A margine del BWB Eurocamp, rassegna continentale, e non solo, che vede impegnato un numeroso staff della NBA ed i cinquanta migliori prospetti del basket europeo, è stato possibile scambiare due chiacchiere con Simone Pianigiani. Quindi come non sfruttare l’occasione per fargli qualche domanda sulla Nazionale? Ecco quello che ci ha detto.
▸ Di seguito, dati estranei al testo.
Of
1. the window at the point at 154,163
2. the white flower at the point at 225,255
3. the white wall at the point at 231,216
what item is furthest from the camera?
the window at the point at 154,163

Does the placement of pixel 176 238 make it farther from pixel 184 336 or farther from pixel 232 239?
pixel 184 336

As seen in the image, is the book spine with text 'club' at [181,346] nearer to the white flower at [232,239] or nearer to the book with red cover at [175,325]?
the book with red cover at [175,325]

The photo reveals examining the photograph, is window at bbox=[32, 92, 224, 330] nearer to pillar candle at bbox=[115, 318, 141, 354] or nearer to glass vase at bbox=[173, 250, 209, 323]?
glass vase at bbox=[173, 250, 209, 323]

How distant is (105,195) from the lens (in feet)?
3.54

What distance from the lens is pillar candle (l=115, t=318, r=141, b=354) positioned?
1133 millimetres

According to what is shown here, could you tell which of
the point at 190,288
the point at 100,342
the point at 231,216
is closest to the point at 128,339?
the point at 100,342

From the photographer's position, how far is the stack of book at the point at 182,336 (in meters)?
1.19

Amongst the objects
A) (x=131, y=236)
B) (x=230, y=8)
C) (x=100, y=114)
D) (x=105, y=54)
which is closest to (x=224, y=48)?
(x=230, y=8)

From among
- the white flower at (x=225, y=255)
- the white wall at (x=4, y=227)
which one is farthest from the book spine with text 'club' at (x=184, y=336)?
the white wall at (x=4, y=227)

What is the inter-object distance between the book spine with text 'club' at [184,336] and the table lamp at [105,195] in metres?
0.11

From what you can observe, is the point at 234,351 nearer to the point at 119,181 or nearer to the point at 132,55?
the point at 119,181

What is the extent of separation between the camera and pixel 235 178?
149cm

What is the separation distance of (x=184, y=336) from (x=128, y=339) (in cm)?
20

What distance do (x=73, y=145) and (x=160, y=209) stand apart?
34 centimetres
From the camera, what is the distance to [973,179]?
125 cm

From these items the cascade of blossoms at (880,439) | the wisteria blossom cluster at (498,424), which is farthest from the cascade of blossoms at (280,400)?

Coach, a che punto è la Nazionale?
«Siamo un work in progress. Faremo le visite mediche con tutti i giocatori che hanno terminato già la stagione, mentre Andrea Bargnani sosterrà qualche esame in più. Ovviamente mancheranno gli atleti ancora impegnati nei playoff con i rispettivi club, ma l’importante è iniziare a serrare le fila e fare le prime valutazioni».

Quanto è importante avere a disposizione i giocatori NBA in buone condizioni? 
«E’ importantissimo, perché se loro sono sani, hanno delle caratteristiche tecniche e fisiche insostituibili. Ad esempio, Gallinari ha un’atipicità unica, così come non ci sono altri con le caratteristiche di Bargnani. Ho tanti altri giocatori bravissimi, ma con caratteristiche diverse. Comunque al di là della tecnica, quello che cambia maggiormente con la loro presenza è a livello di movimento, di fiducia e di attenzione. Speriamo tanto che la sfiga li lasci un po’ in pace e che possano esserci nelle prossime estati».

Marco Belinelli invece non ha problemi di forma, ma sarà arruolabile?
«Adesso pensiamo solo a fare il tifo per lui (è il primo italiano a vincere una finale di Conference e a giocarsi un titolo NBA, ndr). Poi parleremo e vedremo cosa fare, anche se credo che, dopo un’annata così lunga e impegnativa, sarà complesso averlo, nonostante tenga molto alla maglia azzurra».

Un commento sui playoff italiani? 
«Sono molto equilibrati, stanno regalando tante emozioni e sono carichi di emotività. Per fortuna in campo come sempre al momento del gioco non c’è spazio per altro, se non per la competizione. La post-season è molto affascinante, non ci sono partite scontate in questa fase della stagione, ma ognuna è bella ed emozionante. Le 4 squadre rimaste in gioco hanno tutte valori importanti, l’equilibrio la sta facendo da padrone».

Il nuovo simbolo del movimento può essere Alessandro Gentile? 
«E’ un giocatore che, grazie al lavoro svolto la scorsa estate con la Nazionale ed a quello con Milano durante l’anno, ha fatto una crescita esponenziale. E’ un patrimonio molto importante della pallacanestro italiana».